- _What is being asked_
Write out the data word for word, taking care that no picture is carried over.

- _Task data_
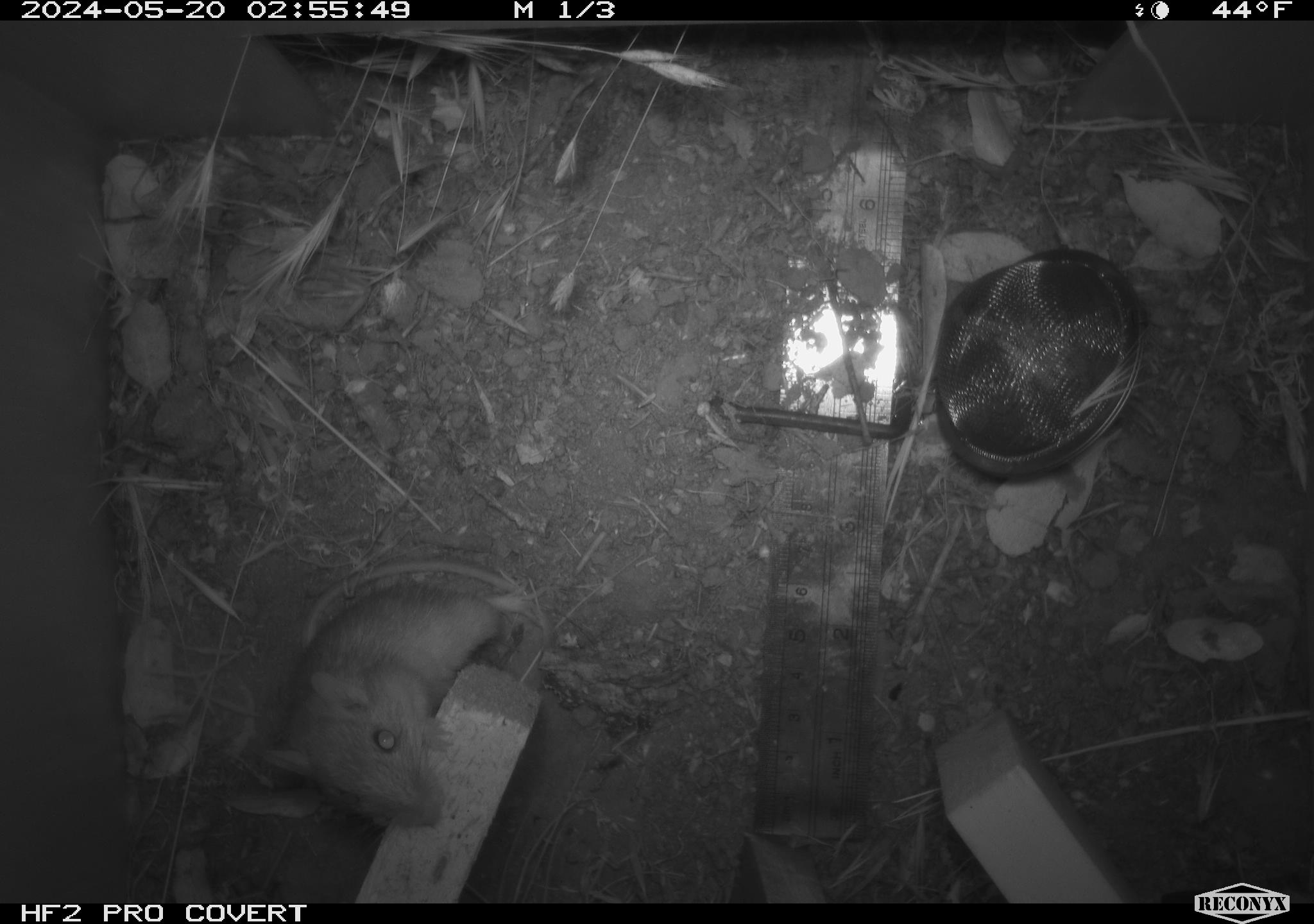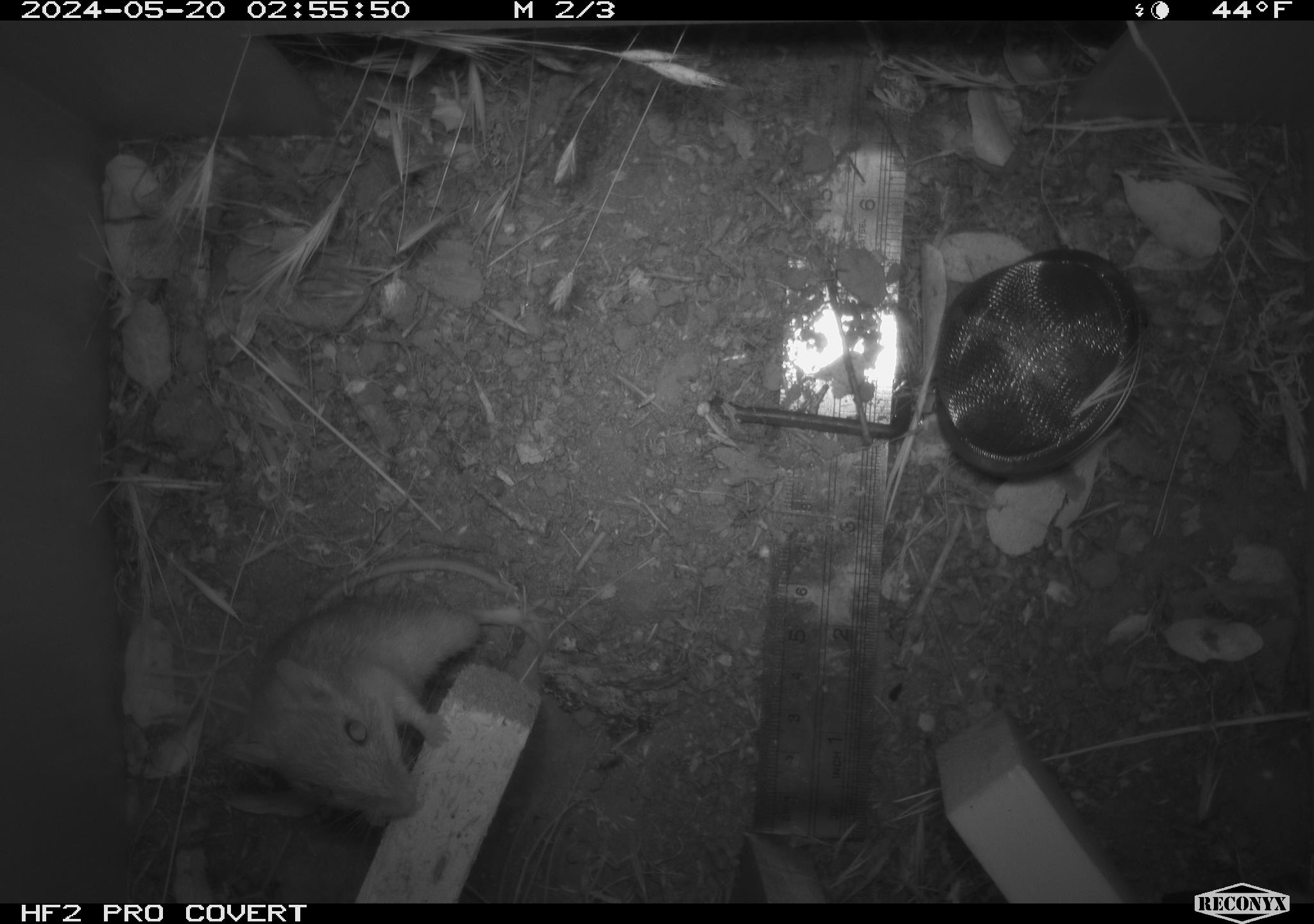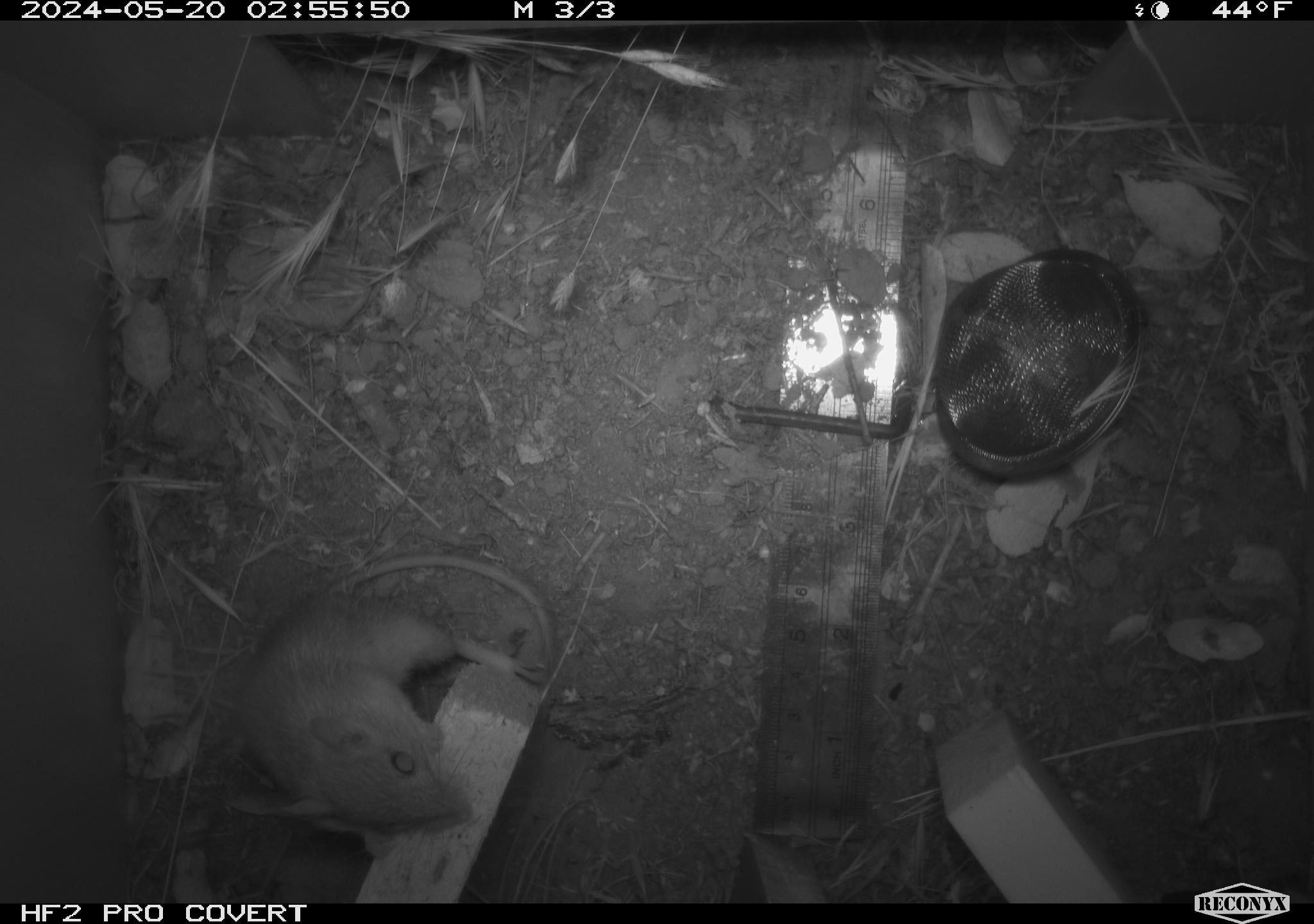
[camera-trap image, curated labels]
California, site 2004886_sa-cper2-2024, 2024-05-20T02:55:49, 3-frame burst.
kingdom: Animalia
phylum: Chordata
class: Mammalia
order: Rodentia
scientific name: Rodentia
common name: rodent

- _Problem solution_
[camera-trap image, curated labels]
California, site 2004886_sa-cper2-2024, 2024-05-20T02:55:49, 3-frame burst.
kingdom: Animalia
phylum: Chordata
class: Mammalia
order: Rodentia
scientific name: Rodentia
common name: rodent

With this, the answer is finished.